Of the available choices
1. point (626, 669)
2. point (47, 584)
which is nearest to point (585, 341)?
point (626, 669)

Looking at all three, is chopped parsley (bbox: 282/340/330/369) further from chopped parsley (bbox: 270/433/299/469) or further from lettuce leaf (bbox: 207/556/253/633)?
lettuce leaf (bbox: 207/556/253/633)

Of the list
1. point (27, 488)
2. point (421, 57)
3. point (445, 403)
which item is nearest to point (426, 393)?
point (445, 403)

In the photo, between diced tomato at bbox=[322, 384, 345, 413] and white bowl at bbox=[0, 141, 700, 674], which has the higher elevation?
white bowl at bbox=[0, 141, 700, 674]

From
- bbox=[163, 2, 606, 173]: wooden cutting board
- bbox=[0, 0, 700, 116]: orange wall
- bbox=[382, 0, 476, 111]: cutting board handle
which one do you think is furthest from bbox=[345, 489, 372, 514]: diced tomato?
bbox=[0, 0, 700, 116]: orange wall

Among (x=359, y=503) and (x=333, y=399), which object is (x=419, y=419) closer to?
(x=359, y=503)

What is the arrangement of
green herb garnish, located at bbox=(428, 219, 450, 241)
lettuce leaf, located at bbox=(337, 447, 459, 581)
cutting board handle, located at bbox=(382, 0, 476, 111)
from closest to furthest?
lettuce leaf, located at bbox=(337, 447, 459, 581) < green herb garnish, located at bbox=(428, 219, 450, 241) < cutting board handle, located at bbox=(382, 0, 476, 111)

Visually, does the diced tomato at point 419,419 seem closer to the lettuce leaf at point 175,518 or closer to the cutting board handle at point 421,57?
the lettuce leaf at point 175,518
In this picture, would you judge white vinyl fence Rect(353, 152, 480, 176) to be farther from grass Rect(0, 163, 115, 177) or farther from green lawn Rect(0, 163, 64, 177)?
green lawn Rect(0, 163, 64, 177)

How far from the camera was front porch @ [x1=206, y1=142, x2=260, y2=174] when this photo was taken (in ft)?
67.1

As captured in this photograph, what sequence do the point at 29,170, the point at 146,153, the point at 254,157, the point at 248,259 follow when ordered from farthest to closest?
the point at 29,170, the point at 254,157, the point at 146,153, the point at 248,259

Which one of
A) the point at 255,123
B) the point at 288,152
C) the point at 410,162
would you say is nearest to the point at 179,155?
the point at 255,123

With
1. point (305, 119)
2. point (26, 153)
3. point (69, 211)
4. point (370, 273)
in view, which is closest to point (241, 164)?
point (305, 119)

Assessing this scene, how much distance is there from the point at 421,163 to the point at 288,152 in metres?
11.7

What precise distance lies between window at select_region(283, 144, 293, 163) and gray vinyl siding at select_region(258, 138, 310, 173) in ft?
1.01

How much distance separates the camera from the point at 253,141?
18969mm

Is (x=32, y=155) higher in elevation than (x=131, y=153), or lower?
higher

● TASK TO COMPLETE
Copy out the entries verbatim, starting at the line containing "How much distance separates" and ending at the last line of the entries, with both of those lines included.

● SOLUTION FOR THIS TASK
How much distance separates the camera from the point at 253,141?
18969mm

Is (x=32, y=155) higher in elevation than (x=131, y=153), or lower?
higher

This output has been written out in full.